Auf den ersten Blick kommt das Programmheft wie ein Kunstbuch rüber. Erstmal erfrischend, dass es sich das rausnimmt und traut. Der Titel transportiert zwar den Inhalt nicht, funktioniert aber dennoch, da er sehr reizvoll und edel gestaltet ist. Eigentlich viel edler, als es die Essener gemacht haben, weil es subtiler funktioniert. Das ist gleichzeitig wild und eigenwillig, und durch das sehr schöne und angenehm anzufassende Papier ziemlich gelungen. Man könnte sagen, es geht nach dem Titel typografisch plump weiter, aber ich finde es sehr schön gesetzt. Der Text wirkt fast wie ein Bild und wagt sich auch an den Rand heran. Da würde sonst jeder sagen »kannste nicht machen, sind keine 5 mm frei bis zum Rand«. Da braucht man viel Erfahrung und eine gute Produktion, in der alle Hand in Hand arbeiten müssen. Das war hier der Fall und das sieht man sofort. 

Es folgen wunderschöne Illustrationen und Wahnsinns-Infografiken – wenn man sich nur mal vorstellt, dass das alles auch Sinn macht. Traumhaft! Wunderbare Bildsprache, wunderbare Impressionen. Alles ist bewusst simpel gesetzt, was die Seiten fast poetisch macht. Das zieht sich weiter so durch, funktioniert aber leider nicht immer per se. Manchmal – zum Beispiel beim schwierig zu lesenden Inhaltsverzeichnis – ist das Konzept stärker als der Wille, den Inhalt zu transportieren. Das muss man sich als Leser dann eben selbst erarbeiten …

Die Publikation hat einen schönen Rhythmus, die Seiten weisen optische Wechsel auf, und hier und da kommen neue typografische Elemente hinzu – zum Beispiel eine größere Schrift, die zwar ebenfalls sehr klassisch, gleichzeitig aber auch sehr formschön ist.

_Arbeitsanweisung:_
Beantworte bitte diese Fragen zum Lesetext über das Programmheft:
1. Wie wird das Papier des Programmhefts beschrieben?
2. Welcher Teil des Hefts wird als Beispiel für schwer Lesbares genannt?
3. Welches neue typografische Element wird als Beispiel angeführt?
Die Daten stammen aus einer anderen Quelle als der Lesetext.

_Vorliegende Daten:_
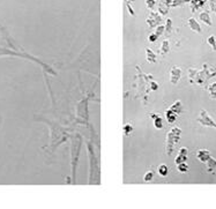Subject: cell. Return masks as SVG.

_Ergebnis:_
1. Als sehr schön und angenehm anzufassen.
2. Das Inhaltsverzeichnis.
3. Eine größere Schrift.